Niets boven de liefde. Zo zal John Grant vast gedacht hebben toen hij een titel zocht voor zijn nieuwste album. Op Love Is Magic, de opvolger van het net drie jaar geleden verschenen Grey Tickles, Black Pressure stoeit de in Michigan geboren zanger volop met dance en elektronica. Niet direct wat je van hem zou verwachten. Net daarom komt dit album als een verrassing over.
Deels toch, daar Grant natuurlijk eerder al wel een zeker vrijage met elektronica had. Wie albums als Pale Green Ghosts (2012) er bij haalt, ontdekt zo dat die interesse niet helemaal nieuw is. Wél nieuw is dat Grant op zijn vierde album nauw samenwerkt met Ben Edwards. Minstens zo belangrijk in het groepsgeluid is de bas van Paul Alexander (Midlake). Maar hét uithangbord van John Grant blijft natuurlijk die énorm overweldigende présence en die stem van hem die meer dan ooit schittert.
Als vanouds speelt de barokke popmuzikant met thema’s als gezondheid, verslaving, liefde en relaties. Waarbij de spil de heilige liefde is die alles overwint. Liefde is magie, zo wil hij duidelijk stellen. Een mysterie dat nog steeds onverklaarbaar blijkt. Als vanouds is er die langdurige zoektocht geweest naar de juiste sound en de juiste woorden. Elke keer weer een hele klus. Maar het dient gezegd: het loonde absoluut de moeite.
Op het samen met Alexander gecoproduceerde Love Is Magic opent hij met het maar liefst zes minuten durende “Metamorphosis“, een hard dreunende, wat naar Bowie neigende discopoptrack die meteen al verwijst naar het idee van metamorfose, naar het concept van magische transformatie. Het ene wordt het andere, zonder dat je je er echt bewust van bent. En ten dele geldt dat ook voor de muziek op het album. Ook die verandert per luisterbeurt. Magie dus.
Zo merk je een zeer prominente drang naar synthpop die je eerder in de eighties zou situeren. Maar dan met een net iets modernere invalshoek. Dat is deels te wijten aan de inbreng van zijn medemuzikanten, maar zijn eigen inbreng is natuurlijk evenmin te versmaden.
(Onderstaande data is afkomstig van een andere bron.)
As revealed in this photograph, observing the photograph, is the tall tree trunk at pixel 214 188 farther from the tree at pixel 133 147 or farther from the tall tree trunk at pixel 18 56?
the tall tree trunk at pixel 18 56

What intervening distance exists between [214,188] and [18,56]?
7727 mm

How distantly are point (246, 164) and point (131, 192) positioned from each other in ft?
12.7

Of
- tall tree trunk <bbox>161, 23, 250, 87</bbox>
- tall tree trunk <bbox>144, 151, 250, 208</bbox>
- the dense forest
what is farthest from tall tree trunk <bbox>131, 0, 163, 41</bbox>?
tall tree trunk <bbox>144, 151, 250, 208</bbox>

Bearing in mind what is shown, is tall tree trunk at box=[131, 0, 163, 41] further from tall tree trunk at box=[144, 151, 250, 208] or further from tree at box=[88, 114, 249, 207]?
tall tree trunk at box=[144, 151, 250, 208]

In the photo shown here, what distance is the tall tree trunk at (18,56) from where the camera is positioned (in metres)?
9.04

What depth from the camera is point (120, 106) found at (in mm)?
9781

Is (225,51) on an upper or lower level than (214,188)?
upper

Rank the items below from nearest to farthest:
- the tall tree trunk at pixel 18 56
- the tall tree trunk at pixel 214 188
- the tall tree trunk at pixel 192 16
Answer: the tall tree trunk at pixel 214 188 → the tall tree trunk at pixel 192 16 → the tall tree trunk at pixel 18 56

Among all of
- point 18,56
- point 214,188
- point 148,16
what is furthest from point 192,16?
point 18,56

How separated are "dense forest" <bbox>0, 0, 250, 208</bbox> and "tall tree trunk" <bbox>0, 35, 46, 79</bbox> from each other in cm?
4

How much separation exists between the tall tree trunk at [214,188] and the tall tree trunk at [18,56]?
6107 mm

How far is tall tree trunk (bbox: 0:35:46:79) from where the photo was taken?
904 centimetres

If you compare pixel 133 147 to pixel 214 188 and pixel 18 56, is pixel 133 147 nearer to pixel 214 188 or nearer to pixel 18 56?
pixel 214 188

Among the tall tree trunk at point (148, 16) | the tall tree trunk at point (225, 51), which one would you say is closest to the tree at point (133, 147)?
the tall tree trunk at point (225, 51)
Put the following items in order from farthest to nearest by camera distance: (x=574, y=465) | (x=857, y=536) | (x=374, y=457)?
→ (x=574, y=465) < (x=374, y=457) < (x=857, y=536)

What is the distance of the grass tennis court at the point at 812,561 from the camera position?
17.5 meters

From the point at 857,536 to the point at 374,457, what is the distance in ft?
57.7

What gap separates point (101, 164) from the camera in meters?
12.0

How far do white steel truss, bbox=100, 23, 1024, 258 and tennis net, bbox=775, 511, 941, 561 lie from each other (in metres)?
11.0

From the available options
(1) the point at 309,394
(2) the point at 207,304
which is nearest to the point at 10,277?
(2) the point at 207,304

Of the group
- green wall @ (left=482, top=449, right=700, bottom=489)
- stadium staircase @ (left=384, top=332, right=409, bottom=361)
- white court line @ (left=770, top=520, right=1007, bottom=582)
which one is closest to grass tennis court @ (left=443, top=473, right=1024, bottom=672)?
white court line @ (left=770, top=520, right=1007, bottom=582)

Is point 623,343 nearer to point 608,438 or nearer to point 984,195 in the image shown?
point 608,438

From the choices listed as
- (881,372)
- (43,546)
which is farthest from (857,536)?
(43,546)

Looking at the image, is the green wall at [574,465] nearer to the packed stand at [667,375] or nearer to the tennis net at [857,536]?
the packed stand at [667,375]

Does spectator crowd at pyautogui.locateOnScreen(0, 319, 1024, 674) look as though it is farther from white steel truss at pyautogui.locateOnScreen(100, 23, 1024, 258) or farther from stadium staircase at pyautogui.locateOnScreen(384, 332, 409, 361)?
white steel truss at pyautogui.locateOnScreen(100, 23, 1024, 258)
De invloed van het heengaan van Bowie, is duidelijk merkbaar, maar Grant gaat verschillende richtingen op. Soms zelfs in een dezelfde song, zoals “Metamorphosis”al duidelijk maakte, nog vaker in het album als geheel.
Prominent is de elektronica die de songs stut, al slaagt de groep erin om de songs zo op te bouwen dat ze ook in een kalere, gestripte versie overeind blijven. Zoals de titeltrack, waarin alweer die sterk aanwezige Bowie invloed (en Queen!) opduikt. Het knappe is dat Grant en co de songs op het album niet al te vol proppen met elektronicasounds (de kitschy dancefloorfiller “Preppy Boy” heeft wat van de soundtrack van een game), waardoor er net genoeg gebeurt om het album ook bij meerdere luisterbeurten interessant te houden.
En ook op thematisch vlak zitten er wat verrassingen in. Niet in het minst bij afsluiter “Touch And Go“, dat gebaseerd is op Channing. Elders gaat het onder meer om lichamelijke verzuchtingen (“He’s Got His Mother’s Hips“), verslaving dus (“Diet Gum“) en bovenal liefde die zo magisch is dat ze in royale dosissen te vinden is op Love Is Magic, dat bovendien gepaard gaat met hoogst bijzonder artwork.